▶ **Problem details**
In the newsletter below, who patented the pocket watch, and on what date?

No. 825: In the swing with pocket watches, golfers, new bioscience aquariums and Anne Rice, good buddy

Command performance: Hollywood legend Charton Heston -- most famous for epic performances and wildly divergent political activism -- was born 100 years ago today. 

Hey, kinda warm out there: Welcome to Wednesday, dear readers, as Long Island’s innovation workforce sweats our way through a surprisingly summerlike first week of October.

Weekend update: Before we chill out with a cool innovation review, this quick update from Innovation Command – your favorite socioeconomic-news website is performing some self-maintenance this weekend, so no Calendar Newsletter on Monday, Oct. 9.

Back with fresh content Oct. 10. We’ll remind you Friday.

Get a handle: Nothing … sexier? … than CB radio, according to this vintage ad. (Editor’s note: Notice the pottery. Classy dame.)

Breaker! Breaker! As for today, it’s 10/4 out there – National CB Radio Day, naturally, an annual Oct. 4 celebration of one-to-many bidirectional communications operating around 27MHz in the high-frequency/shortwave band (a.k.a. Citizen Band radio).

Ten … fore? Today is also National Golf Lovers Day, specifically for swingers.

And it’s National Vodka Day, also kinda for swingers.

Watch this: Often swinging on a chain is the pocket watch, patented on Oct. 4, 1675, by Dutch polymath Christiaan Huygens.

Early lead: The Soviet Union swung to the lead in the Space Race 66 years ago today when it blasted Sputnik­the first manmade satellite – into Earth orbit.

Over seas: The de Havilland Comet introduced jet travel to the world.

(Saved data entries)
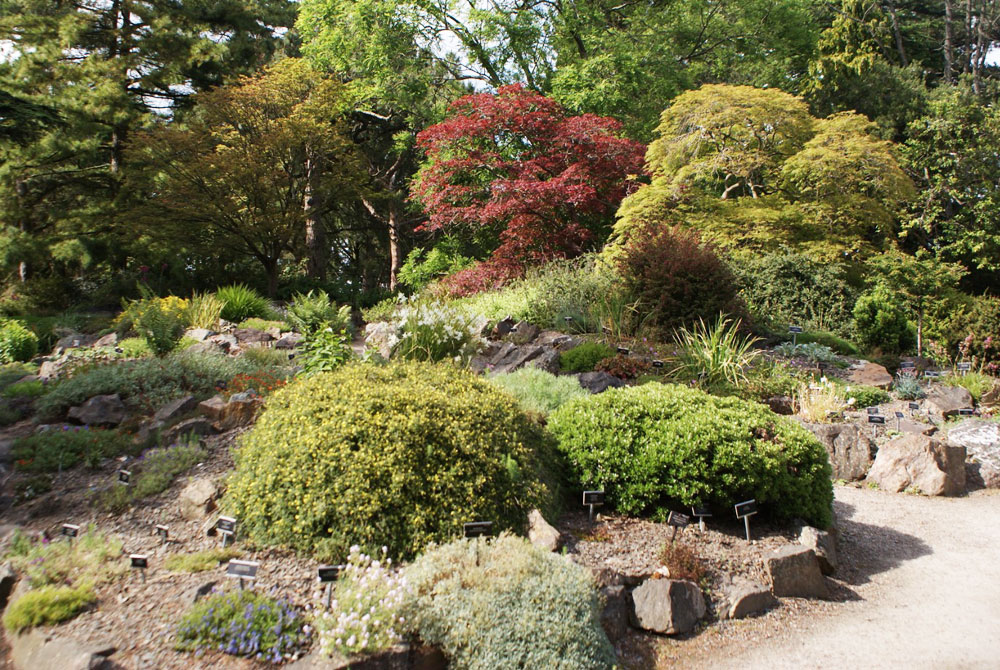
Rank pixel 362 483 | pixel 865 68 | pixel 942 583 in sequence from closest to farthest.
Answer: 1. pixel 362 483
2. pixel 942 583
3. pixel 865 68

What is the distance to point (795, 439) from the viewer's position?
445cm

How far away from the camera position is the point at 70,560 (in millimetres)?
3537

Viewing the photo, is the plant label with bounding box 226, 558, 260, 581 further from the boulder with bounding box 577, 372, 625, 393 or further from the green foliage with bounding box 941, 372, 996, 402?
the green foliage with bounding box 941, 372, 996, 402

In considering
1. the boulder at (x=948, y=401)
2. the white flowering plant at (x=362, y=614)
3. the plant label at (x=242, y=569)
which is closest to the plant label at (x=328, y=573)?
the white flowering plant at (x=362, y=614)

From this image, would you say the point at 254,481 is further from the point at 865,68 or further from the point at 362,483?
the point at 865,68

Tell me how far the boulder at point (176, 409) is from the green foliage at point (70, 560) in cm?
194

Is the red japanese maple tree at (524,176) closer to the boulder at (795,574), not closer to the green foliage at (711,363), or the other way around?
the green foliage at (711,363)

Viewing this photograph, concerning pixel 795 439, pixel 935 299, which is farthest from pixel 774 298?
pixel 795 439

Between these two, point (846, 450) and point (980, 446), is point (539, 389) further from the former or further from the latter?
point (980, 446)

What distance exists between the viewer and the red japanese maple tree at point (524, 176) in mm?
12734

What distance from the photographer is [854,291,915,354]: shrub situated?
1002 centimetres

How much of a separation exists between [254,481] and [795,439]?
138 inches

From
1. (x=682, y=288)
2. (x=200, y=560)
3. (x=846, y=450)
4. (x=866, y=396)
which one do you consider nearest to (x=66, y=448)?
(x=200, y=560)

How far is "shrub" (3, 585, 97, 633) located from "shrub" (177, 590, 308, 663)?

▶ **Solution**
Dutch polymath Christiaan Huygens patented it on Oct. 4, 1675.